Task instructions: Which four characteristics does the NoSQL comparison use to break down data stores?

You are currently browsing the archives for the MongoDB category


NoSQL Database Comparison

People often ask to compare the various NoSQL solutions. There are a number of comparisons out there, in particular there’s . But I think that many comparisons focus on details that are secondary to the concerns of most developers.

There’s a lot of focus out there on mechanisms and implementation details, and not a lot of focus on the abstract guarantees that these databases can provide. I tend to break down the various NoSQL datastores according to the data models exposed to the developer and the invariants that the system can guarantee against those data models.

You can break these down into 4 characteristics of your data store: Data Model, Consistency, Availability, and Partitioning. In this post we’ll look at the various design choices within each category and the implications of each choice.

Full disclaimer, I work for 10gen, the makers of MongoDB, and before that I operated a MongoDB cluster in production for about a year. So I have a lot more in depth knowledge of MongoDB than the other datastores discussed in this document. Please point out any inaccurate statements in the content below and I’ll happily correct it.

We’ll start with an overall picture of some of the more popular NoSQL stores and where they fit along these axes. We’ll then dig into each axes and look at the choices and what it means for our application.

NoSQL Datastore Overview

MongoDB Cassandra Riak HBase
Data Model Documents Wide Columns Key Value Wide Columns
Consistency Strong Eventual / Quorum Eventual / Quorum Strong
Availability Single Master Multi-Master Multi-Master Single Master
Partioning Range or Hash Hash Hash Range

Data Model

The data model specifies how your application will format and store data in the database and how you can query and update that data later. Most of the NoSQL data stores fall into one of a few different data model options:

Key Value

Data is modelled as opaque blobs identified by a unique identifier. Key Value stores are the simplest data models available since there’s relatively little work for the database to do. Your query language is limited to lookups by primary key, tho some vendors have extended their key value store with simple secondary indexes (eg. riak).

Data extract:
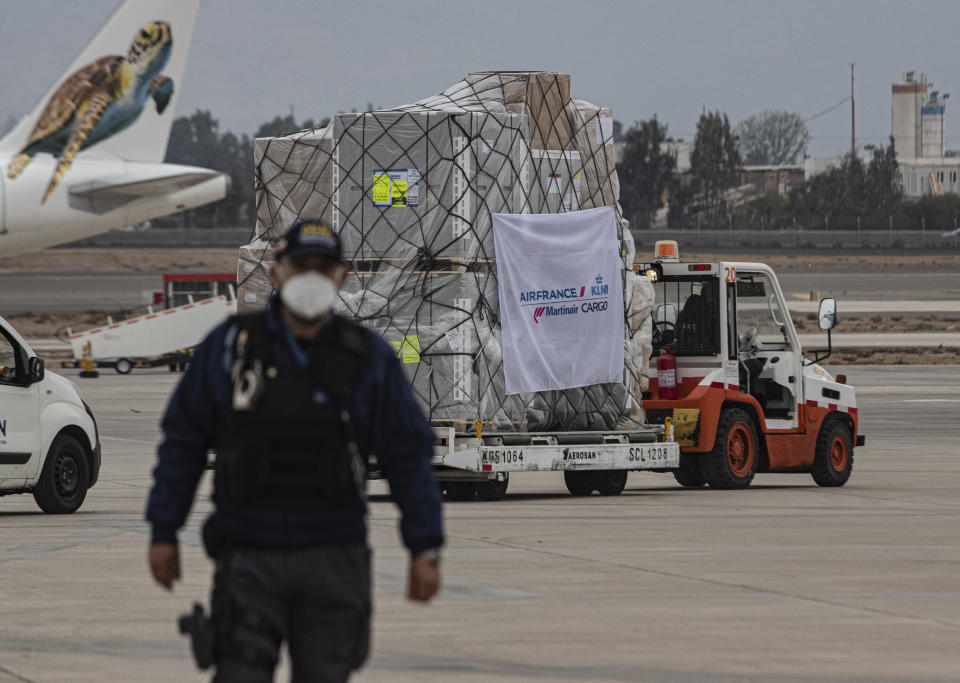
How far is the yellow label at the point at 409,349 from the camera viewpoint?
628 inches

Answer in full: Data Model, Consistency, Availability, and Partitioning.